Berberitzenspanner

Wissenschaftlicher Name: Rheumaptera cervinalis

Der Berberitzenspanner tritt vereinzelt bis häufig bereits im Frühjahr auf. Anzutreffen ist der Berberitzenspanner in Nordafrika und Teilen Europas bis Mittelasien. In Europa ist der Berberitzenspanner etwa im Alpenraum und nördlich davon recht häufig, feht aber zumeist im Mittelmeergebiet. Er lebt an buschigen Hängen und Lehnen, in Heiden, an Wäldränder, in felsigen Tälern und Weinbergsgebiete sowie Berberis-Anpflanzungen in Gärten und Parklandschaften.

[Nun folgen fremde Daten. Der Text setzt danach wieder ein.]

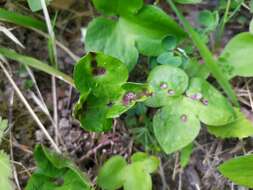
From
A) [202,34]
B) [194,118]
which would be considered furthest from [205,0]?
[194,118]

Der Berberitzenspanner besitzt eine Flügelspannweite von 27 - 32 Millimeter. Die Vorderflügel des Berberitzenspanners sind dunkelgrau bis hellbraun mit dunklen, gewellten Querlinien. Im Wurzelfeld befindet sich eine braunschwarze, schwarz gerandete Querbinde. Die das Mittelfeld begrenzenden Querlinien sind innen meist mehr oder weniger breit schwärzlich angelegt, so dass zwei Querbänder oder ein völlig verdunkeltes Mittelfeld entstehen. Eine weitere schwarz angelegte Binde begrenzt das graue Mittelfeld zur Wurzel. Alle Flügel haben eine sehr deutliche schwarze Saumlinie, von denen die äußere in zwei deutlichen Zacken vorspringt. Die Flügelspitze ist durch einen markanten Schrägstrich geteilt. Die Weibchen haben am Innenrand auf der Unterseite der Hinterflügel einen dichten Haarkamm.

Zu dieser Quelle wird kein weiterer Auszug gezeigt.